* _REQUIREMENT_
Transcribe every record exactly as it appears.

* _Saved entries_
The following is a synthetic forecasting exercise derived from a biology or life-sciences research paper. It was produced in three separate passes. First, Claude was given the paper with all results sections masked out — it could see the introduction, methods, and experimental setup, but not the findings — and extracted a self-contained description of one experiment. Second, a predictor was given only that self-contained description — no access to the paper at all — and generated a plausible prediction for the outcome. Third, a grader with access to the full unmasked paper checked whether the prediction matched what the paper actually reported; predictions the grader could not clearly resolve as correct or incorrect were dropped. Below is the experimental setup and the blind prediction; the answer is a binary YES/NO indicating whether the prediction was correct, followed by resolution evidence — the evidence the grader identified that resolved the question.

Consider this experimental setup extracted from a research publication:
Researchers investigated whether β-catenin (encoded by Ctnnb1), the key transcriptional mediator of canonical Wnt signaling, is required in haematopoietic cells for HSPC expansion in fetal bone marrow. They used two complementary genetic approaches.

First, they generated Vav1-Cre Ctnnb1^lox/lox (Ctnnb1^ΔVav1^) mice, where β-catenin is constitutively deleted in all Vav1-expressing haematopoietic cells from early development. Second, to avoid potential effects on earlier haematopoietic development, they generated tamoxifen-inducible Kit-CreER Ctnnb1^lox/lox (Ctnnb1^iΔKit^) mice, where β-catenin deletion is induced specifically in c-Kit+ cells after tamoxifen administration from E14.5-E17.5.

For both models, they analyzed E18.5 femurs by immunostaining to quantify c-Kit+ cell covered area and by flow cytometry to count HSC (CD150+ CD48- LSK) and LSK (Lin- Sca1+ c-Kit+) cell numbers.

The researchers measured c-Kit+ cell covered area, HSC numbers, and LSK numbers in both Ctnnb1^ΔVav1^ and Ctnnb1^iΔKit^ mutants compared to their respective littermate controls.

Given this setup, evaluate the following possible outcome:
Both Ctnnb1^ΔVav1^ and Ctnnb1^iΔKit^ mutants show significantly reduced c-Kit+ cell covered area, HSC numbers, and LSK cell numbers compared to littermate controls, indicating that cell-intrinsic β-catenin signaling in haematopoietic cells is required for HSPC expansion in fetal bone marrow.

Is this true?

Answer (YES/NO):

* _RESULT_
The following is a synthetic forecasting exercise derived from a biology or life-sciences research paper. It was produced in three separate passes. First, Claude was given the paper with all results sections masked out — it could see the introduction, methods, and experimental setup, but not the findings — and extracted a self-contained description of one experiment. Second, a predictor was given only that self-contained description — no access to the paper at all — and generated a plausible prediction for the outcome. Third, a grader with access to the full unmasked paper checked whether the prediction matched what the paper actually reported; predictions the grader could not clearly resolve as correct or incorrect were dropped. Below is the experimental setup and the blind prediction; the answer is a binary YES/NO indicating whether the prediction was correct, followed by resolution evidence — the evidence the grader identified that resolved the question.

Consider this experimental setup extracted from a research publication:
Researchers investigated whether β-catenin (encoded by Ctnnb1), the key transcriptional mediator of canonical Wnt signaling, is required in haematopoietic cells for HSPC expansion in fetal bone marrow. They used two complementary genetic approaches.

First, they generated Vav1-Cre Ctnnb1^lox/lox (Ctnnb1^ΔVav1^) mice, where β-catenin is constitutively deleted in all Vav1-expressing haematopoietic cells from early development. Second, to avoid potential effects on earlier haematopoietic development, they generated tamoxifen-inducible Kit-CreER Ctnnb1^lox/lox (Ctnnb1^iΔKit^) mice, where β-catenin deletion is induced specifically in c-Kit+ cells after tamoxifen administration from E14.5-E17.5.

For both models, they analyzed E18.5 femurs by immunostaining to quantify c-Kit+ cell covered area and by flow cytometry to count HSC (CD150+ CD48- LSK) and LSK (Lin- Sca1+ c-Kit+) cell numbers.

The researchers measured c-Kit+ cell covered area, HSC numbers, and LSK numbers in both Ctnnb1^ΔVav1^ and Ctnnb1^iΔKit^ mutants compared to their respective littermate controls.

Given this setup, evaluate the following possible outcome:
Both Ctnnb1^ΔVav1^ and Ctnnb1^iΔKit^ mutants show significantly reduced c-Kit+ cell covered area, HSC numbers, and LSK cell numbers compared to littermate controls, indicating that cell-intrinsic β-catenin signaling in haematopoietic cells is required for HSPC expansion in fetal bone marrow.

Is this true?

Answer (YES/NO):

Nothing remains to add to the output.